Cinéma. "People that are not me" de l'israélienne Hadas Ben Aroya: femme au bord de la crise de repères

Mis à jour le 24/10/2018 à 23H48, publié le 23/10/2018 à 12H02

Alizé épicurien ou vent de panique? Le film jalonne les inquiétudes d'une jeune femme moderne et révèle une formidable réalisatrice-actrice.

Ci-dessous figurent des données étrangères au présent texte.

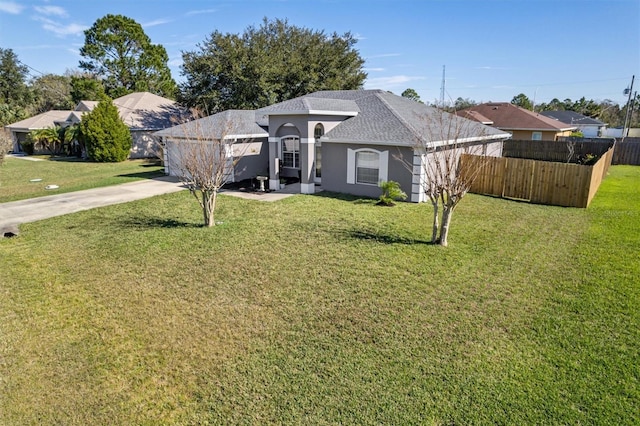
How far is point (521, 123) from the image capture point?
115ft

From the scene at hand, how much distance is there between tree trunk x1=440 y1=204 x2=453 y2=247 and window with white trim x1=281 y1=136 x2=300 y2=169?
1105cm

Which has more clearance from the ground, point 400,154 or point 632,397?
point 400,154

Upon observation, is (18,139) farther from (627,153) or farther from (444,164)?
(627,153)

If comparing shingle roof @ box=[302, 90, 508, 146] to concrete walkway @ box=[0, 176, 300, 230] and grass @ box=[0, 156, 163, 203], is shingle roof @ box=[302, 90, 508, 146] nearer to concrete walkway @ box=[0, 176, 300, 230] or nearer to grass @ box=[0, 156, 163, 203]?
concrete walkway @ box=[0, 176, 300, 230]

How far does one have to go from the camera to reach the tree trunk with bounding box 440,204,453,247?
10039 millimetres

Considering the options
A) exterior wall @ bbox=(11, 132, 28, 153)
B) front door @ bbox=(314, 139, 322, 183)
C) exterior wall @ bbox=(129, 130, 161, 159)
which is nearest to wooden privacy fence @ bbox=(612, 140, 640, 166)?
front door @ bbox=(314, 139, 322, 183)

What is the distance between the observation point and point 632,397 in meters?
4.82

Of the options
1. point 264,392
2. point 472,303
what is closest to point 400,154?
point 472,303

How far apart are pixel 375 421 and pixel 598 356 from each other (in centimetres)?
368

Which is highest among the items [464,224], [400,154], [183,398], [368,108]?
[368,108]

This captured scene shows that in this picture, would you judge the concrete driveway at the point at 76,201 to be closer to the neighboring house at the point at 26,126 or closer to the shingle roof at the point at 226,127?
the shingle roof at the point at 226,127

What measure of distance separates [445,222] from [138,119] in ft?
100

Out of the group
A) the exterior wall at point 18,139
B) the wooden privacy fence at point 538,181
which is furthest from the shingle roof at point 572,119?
the exterior wall at point 18,139

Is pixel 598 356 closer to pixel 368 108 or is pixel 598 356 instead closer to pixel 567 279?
pixel 567 279
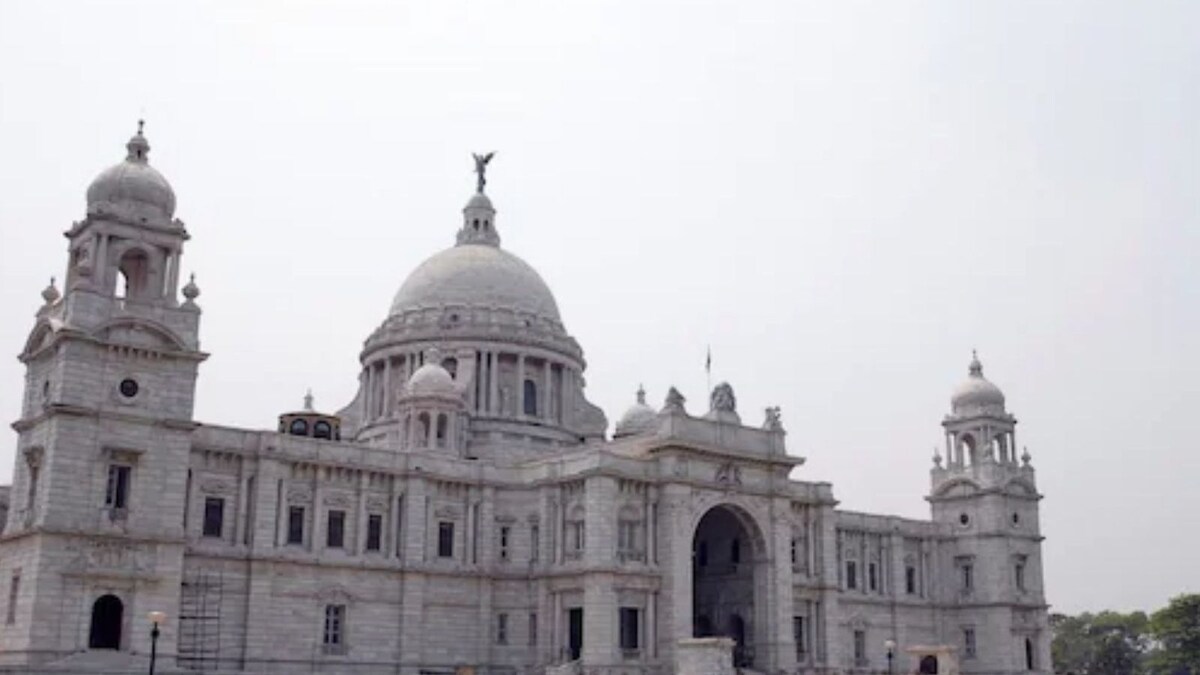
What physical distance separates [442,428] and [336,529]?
522 inches

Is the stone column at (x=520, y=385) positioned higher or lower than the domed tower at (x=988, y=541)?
higher

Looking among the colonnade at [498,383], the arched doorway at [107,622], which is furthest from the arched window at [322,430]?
the arched doorway at [107,622]

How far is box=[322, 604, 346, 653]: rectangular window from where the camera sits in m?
57.0

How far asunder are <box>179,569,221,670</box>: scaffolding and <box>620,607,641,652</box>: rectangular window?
1820 cm

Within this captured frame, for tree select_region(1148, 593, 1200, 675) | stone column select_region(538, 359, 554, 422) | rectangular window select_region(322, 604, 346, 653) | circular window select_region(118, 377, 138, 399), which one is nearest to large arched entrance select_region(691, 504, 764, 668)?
stone column select_region(538, 359, 554, 422)

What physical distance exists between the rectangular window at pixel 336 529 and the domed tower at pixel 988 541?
43290mm

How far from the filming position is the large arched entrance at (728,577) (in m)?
66.4

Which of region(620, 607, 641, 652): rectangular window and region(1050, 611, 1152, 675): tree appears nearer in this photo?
region(620, 607, 641, 652): rectangular window

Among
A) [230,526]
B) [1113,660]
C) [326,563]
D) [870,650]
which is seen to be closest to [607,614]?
[326,563]

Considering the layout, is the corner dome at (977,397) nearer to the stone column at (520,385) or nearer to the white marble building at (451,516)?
the white marble building at (451,516)

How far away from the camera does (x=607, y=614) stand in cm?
Result: 5809

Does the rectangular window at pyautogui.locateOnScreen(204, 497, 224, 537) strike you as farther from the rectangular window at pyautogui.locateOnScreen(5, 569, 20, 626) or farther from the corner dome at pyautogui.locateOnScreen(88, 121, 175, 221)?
the corner dome at pyautogui.locateOnScreen(88, 121, 175, 221)

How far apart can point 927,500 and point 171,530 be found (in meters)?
54.5

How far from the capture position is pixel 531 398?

Soit Joy, 25 ans, beauté papillonnante, sérénité inquiète, naturellement charmante, volage et végétarienne, une jeune femme qui se trouve et se perd dans la nonchalance impatiente de la modernité de Tel Aviv. Si elle pleure, cœur vraiment brisé, de sa rupture avec Jonathan (dont elle s'avoue être responsable), c'est d'un sourire tranquille qu'elle habille son doux visage et son âme incertaine quand elle ne se déshabille pas avec quasiment le premier venu.

Drague

Ainsi Nir, un thésard un peu torturé, elle en tombe amoureuse malgré une partie de sexe incomplète et l'injonction de l'intéressé de ne pas en tomber amoureuse. Il sait bien qu'il est effectivement compliqué, torturé par un fantasme sexuel auquel elle cédera pour tenter de le garder. Tout sauf être seule.
Ou Oren, elle l'allume mais c'est encore raté, c'est la panne, il ne peut pas sans vrais sentiments, sans une intimité installée.
Restent les lieux de drague de la nuit qui entretiennent le rêve alimenté à la techno et la vodka-tonic. Rien à faire, c'est ce Jonathan perdu, exactement à l'inverse de toutes ces ivresses, qu'elle veut. Si l'on n'en croit la sidérante scène finale, ça ne semble pas réciproque.

Paraître pour être

Qui est donc cette séduisante Joy? Une créature virtuelle clonée des réseaux sociaux ou simplement une femme à la dérive de son temps qui, lui aussi, est dans la dérive? Perdue mais souriante dans un monde de l'immédiat de la consommation de besoins de plus en plus artificiels, sans cesse renouvelés par les marchands, digérés aussi vite qu'absorbés, souvent en solitaire. Se divertir pour oublier.
Mais il faut paraître pour être, dans un réel plus concret que Facebook où on peut être ami avec le monde entier sans contact. Joy imagine que c'est le sexe qui empêche, en tout cas trompe, la solitude. Elle s'y attelle, pas de bol, dans la vraie vie, elle tombe sur des compliqués, des névrosés, ou sur rien.
Hadas Ben Aroya

Hadas Ben Aroya

© Wayna Pitch
On s'attache à cette chronique d'une paumée au doux regard noir, parce qu'elle est sans le pathos, nombriliste et compliqué, qui accompagne tant d'autofictions littéraires. Il y a une vraie fraîcheur, une authenticité qui force l'empathie. Et une formidable comédienne qui se dévoile: Hadas Ben Aroya, est aussi la scénariste et la réalisatrice d'un film-vérité.
Audace et courage de se montrer, on lui souhaite le meilleur pour sa carrière de cinéaste talentueuse. Et pour sa vie de femme.